How much does nuclear energy really contribute to climate protection?
The debate regarding the expansion of nuclear energy capacity has gained new prominence in the face of climate change. In scientific and political scenarios, nuclear energy is often seen as an important element of a future energy system. Against this backdrop, the Climate Talk tried to evaluate the actual contribution of nuclear energy towards greenhouse gas reduction targets. Taking into account existing and emerging alternatives, the experts assessed the future role of nuclear energy in the international climate policy regime.
Three presentations introduced the subject: Mycle Schneider (Consultant on energy and nuclear policy, Paris) provided a detailed overview on the world-wide nuclear energy development trends. Christian Meyer zu Schwabedissen (AREVA NP) presented the Areva's vision for the future, emphasising the contribution of nuclear energy to climate policy goals compared to other power generation technologies. Finally, Dr. Eike Schwarz (formerly Economics Ministry North Rhine-Westphalia) assessed a potential expansion of nuclear capacities with regard to the risk of an atomic accident and remaining uranium reserves.
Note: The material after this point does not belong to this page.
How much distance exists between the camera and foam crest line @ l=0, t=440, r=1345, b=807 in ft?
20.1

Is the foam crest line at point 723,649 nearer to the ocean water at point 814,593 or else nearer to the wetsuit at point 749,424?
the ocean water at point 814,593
In a lively debate, participants agreed that nuclear technology would be able to contribute to climate protection judging from a purely technical point of view. Its contribution would, however, depend on governments' willingness to establish the necessary political and economic framework. Opinions diverged on the question if such a promotion policy would also be desirable taken into consideration economic, social and security aspects. Several participants highlighted the risk of major accidents, which is the reason for many people's fear of nuclear energy. Concern was also expressed about nuclear proliferation since the forecasts show that most additional capacity will have to be built in developing countries.
On the other hand, participants underscored the importance of economics when judging the value of nuclear energy compared to other low-carbon alternatives. The stringency of future CO2 reduction targets will be of great importance as a higher price for carbon credits would substantially increase the cost-effectiveness of all low-carbon technologies, including nuclear. Participants concluded that different countries are likely to choose different approaches in the future. As a result, it will be difficult for the EU to agree on a common position and even more so for the UN.
The animated discussion was continued at a nearby location, where these and other issues were followed up in an informal setting.